Lo scorso San Valentino avevo scritto questa ricetta, e la storia del risotto, ma solo in Italiano. Approfitto del contest rosso di Barbara per proporre il tutto con la traduzione per gli amici di lingua inglese.



Risotto imbarazzato, e la sua storia

C'era una volta un riso tanto buono, era un tipo socievole e sempre disponibile a fare compagnia agli altri, ma si sentiva comunque un po' solo.

Spesso invitava a cena alcuni amici, ma alla fine non si poteva mai dire soddisfatto, infatti la zucchina arrivava alle sue feste sempre accompagnata, a volte da gamberetto, a volte da zafferano, ma mai che accettasse un invito da sola.

La carne tritata anche lei, sempre attaccata al suo amico pomodoro, mai sola... Persino la provola non si dedicava del tutto a lui, e si presentava con un amico che si dava anche arie di essere pregiato, il radicchio.

Così il povero riso, pallido e sconfortato, si trovava a cenare in compagnia del suo amico fungo, a volte col carciofo, oppure andava a qualche festa con 4 suoi amici... i 4 formaggi.

Ma finalmente arrivò lei, col suo bellissimo vestito rosso, e fu amore a prima vista.
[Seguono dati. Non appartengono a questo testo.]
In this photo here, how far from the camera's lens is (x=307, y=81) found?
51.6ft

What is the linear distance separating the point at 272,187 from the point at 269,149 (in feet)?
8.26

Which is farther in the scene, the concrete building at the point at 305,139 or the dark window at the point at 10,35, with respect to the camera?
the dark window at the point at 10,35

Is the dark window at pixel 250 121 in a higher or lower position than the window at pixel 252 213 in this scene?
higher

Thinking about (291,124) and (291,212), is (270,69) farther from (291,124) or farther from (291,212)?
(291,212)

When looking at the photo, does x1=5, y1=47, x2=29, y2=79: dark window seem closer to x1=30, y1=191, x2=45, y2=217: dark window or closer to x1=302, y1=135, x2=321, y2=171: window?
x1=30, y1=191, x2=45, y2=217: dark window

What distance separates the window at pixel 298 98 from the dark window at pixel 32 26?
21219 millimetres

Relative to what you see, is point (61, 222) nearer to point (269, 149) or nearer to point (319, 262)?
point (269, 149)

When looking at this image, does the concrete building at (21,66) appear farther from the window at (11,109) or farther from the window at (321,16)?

Arrivò la barbabietola...

Il risotto continuava a pensare a lei, ma non sapeva se invitarla perché temeva che anche lei si presentasse in compagnia di qualche bel sedanone...

Ma poco prima di San Valentino, fu lei a prendere la decisione. Ebbene sì, la barbabietola, anche lei attratta dal pallido risotto, così buono e simpatico, lo invitò.
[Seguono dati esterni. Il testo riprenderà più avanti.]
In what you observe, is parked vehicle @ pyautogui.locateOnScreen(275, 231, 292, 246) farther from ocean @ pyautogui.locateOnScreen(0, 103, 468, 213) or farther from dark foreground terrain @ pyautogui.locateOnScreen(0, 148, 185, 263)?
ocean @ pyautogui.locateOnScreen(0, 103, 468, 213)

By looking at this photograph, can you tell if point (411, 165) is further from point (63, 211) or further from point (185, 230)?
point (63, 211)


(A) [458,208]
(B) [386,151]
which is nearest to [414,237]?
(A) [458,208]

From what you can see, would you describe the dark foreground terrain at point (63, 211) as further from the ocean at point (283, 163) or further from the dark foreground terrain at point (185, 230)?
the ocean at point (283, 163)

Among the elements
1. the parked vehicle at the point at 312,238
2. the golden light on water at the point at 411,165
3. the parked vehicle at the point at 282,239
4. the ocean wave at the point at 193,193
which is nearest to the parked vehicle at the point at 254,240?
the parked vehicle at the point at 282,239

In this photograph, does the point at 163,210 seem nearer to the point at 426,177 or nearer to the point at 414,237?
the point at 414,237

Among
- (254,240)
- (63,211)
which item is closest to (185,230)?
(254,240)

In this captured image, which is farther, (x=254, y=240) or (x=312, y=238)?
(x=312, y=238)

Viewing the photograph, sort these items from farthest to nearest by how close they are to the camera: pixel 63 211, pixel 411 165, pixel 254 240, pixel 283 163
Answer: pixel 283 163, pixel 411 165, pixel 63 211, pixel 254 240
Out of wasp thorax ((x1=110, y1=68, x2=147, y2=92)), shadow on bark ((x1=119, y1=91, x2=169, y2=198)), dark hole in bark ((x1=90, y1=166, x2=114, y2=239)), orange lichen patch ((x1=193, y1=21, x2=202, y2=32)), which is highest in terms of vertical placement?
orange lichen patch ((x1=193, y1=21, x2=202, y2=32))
Il risotto non ci poteva credere e tutto felice si recò alla cena a cui era stato invitato. Lei era lì, indossava ancora quel suo bellissimo vestito rosso, così sfacciato, ed aveva un profumo talmente dolce da attirare l'attenzione di tutti, ma nessuno mai osava invitarla.

Il risotto, un po' intimidito dalla situazione si avvicinò, ma l'emozione era tanta, e appena le fu vicino, un po' imbarazzato, diventò tutto rosso, e quando si abbracciarono  diventarono tutt'uno. A San Valentino il risotto festeggiò con la barbabietola e per l'occasione le regalò delle preziosissime medagliette di parmigiano.

Ingredienti (per due persone)

una cipollina
una barbabietola grande
130 gr di riso arborio
un dado (1 litro di brodo vegetale)
parmigiano
pepe
olio evo

Procedimento:

Sbucciare la barbabietola, avvolgerla in un foglio di alluminio e cuocerla in forno a 200° per un'ora.

Tritare la cipolla, lasciarla appassire con un cucchiaio di olio evo, e aggiungere la barbabietola tagliata a dadini.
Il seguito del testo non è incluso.